I'm somewhat surprised I was previously unfamiliar with Swift, who has had nine novels published over the past 3 1/2 decades. I'll definitely want to try another one of his books at some point. And I think I know which one will be next: Last Orders. Not only did it win the Booker Prize in 1996, but my copy of Waterland includes it in the same volume. Can't beat that kind of convenience.
I feel like I've been on a bit of a Daphne du Maurier binge recently. Though I guess it hasn't been as excessive as all that, encompassing only two books: The Scapegoat and a (not very short) story collection entitled Don't Look Now. (I'm actually not even finished with the stories yet--it's our current bedtime read.)
It's been an enjoyable time, as binges go. I have loved du Maurier ever since reading Rebecca in high school, though I haven't made it very far through her body of work. I find her writing suspenseful in an understated and subtle way.

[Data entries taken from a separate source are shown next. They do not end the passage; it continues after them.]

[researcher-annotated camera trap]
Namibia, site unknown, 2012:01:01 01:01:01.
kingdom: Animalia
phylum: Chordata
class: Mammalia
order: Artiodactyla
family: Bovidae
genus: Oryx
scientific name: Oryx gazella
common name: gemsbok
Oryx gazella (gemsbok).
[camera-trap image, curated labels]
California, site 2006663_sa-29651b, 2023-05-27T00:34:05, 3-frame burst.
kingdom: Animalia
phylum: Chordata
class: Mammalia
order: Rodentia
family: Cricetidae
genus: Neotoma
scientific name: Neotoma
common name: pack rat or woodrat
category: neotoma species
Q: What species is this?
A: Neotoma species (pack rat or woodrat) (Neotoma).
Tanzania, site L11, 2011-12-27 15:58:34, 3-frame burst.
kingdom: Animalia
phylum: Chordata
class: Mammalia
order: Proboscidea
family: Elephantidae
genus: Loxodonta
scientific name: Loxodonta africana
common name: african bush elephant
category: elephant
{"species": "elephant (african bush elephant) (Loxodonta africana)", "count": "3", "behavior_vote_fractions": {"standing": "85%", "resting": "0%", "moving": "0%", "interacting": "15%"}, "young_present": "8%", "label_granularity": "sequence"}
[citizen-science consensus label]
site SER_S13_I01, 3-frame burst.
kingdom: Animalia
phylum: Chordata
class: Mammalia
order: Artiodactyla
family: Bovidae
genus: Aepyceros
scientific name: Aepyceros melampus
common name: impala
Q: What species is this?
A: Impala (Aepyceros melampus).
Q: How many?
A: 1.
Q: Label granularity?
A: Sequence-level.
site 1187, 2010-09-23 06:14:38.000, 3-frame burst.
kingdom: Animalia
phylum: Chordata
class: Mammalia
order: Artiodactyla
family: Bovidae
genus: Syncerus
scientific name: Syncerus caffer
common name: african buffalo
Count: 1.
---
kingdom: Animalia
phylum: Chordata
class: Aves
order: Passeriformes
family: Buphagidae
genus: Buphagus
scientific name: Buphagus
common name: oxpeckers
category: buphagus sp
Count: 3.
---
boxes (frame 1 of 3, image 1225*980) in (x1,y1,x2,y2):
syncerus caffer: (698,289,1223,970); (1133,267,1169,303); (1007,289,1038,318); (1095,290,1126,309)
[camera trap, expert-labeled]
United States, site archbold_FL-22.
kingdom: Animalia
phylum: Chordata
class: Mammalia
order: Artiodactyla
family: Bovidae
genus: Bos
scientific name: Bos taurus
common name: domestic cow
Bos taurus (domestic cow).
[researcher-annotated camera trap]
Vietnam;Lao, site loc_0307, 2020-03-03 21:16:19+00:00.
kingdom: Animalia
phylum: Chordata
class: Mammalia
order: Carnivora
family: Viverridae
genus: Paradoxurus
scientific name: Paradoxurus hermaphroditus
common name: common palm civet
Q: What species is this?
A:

In general.
The Scapegoat is the story of an English man--a perfect French speaker--who happens to run into his exact double in France (one of a small handful of unlikely plot devices, but I was able to forgive it with a little effort). John and Jean spend a drunken evening discussing their shock and amazement and joking about the possibility of switching lives . . . or, John thought they were joking, anyway. He wakes the next morning with a hangover, all of Jean's belongings, and none of his own. Half bewildered and half outraged, John slides into Jean's life, missing every opportunity to rectify the situation.
Don't Look Now includes one of du Maurier's more famous short stories, "The Birds." Having read it, I'm now almost certain that I've never seen the Hitchcock movie based on the story, and I have no idea how that happened. Hasn't everyone seen it? On the other hand, as the owner of two parakeets, I'm not sure I want to see it . . .
So, everything considered, good times were had by all. My only problem with du Maurier is that I feel like she can't always pull off the ending. I'm not sure I was on board with the way things were left between Jean and John. The end of the eponymous story in Don't Look Now was almost silly. And "The Birds" left things completely unresolved . . . although I suppose that gives the reader the ability to ponder what might happen next, and why it happened at all.